Crystal River Archeological State Park

Location: Crystal River, Florida

Webpage: Florida State Park

General Description: Crystal River Archeological State Park is a 61 acre historic park consisting of 6 Indian mounds occupied for 1600 years, the longest continually occupied sites in Florida.  Native Americans traveled long distances to bury their dead and trade in the marketplace.  It is estimated that 7500 people visited the site annually.  The site contains burial mounds, two temple/platform mounds, a plaza area, and a huge midden heap.  The site also contains two “stele”, one of which has a crude carving of an Indian face and torso in the limestone face.  At one time there is evidence there was a platform extending from each of the two temple mounds to the stele.



1) The site of the Indian mounds is beautifully maintained with interpretive signs at most of the mounds giving a brief introduction of its use.

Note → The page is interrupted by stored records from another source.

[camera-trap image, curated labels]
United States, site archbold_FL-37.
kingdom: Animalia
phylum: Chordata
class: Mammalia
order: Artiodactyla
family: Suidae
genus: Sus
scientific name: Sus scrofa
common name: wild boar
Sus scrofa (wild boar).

2) The Visitor Center was closed the day we visited in preparation for a public fund raising event to commemorate the unveiling of a painted mural in the museum.  Therefore, I cannot comment on the museum itself.


3) There is an educational area where they hold demonstrations of the archeological field techniques for the public to participate in at special events.  The “mound” they use for this purpose was created when they dredged out the boat dock from the river.  Therefore, the material has all been disturbed losing its time frame, however, it still serves a very useful and unusual purpose since artifacts are found through the sifting process.

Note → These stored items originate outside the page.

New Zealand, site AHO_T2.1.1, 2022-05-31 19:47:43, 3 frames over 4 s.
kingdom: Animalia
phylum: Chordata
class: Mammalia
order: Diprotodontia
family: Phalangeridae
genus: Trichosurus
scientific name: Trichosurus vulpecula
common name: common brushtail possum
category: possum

4) There are two limestone blocks called stele in the park.  There is evidence that the ramps leading from each of the two temple mounds extended to one of the stele.  On one of the stele you can still see a carved image of a face, although I have trouble making out the torso.


5) The largest temple mound has steps leading to the top from which you can an excellent view of the river and surrounding area.  You can easily see the beginning of the ramp used by the Indians to access the mound.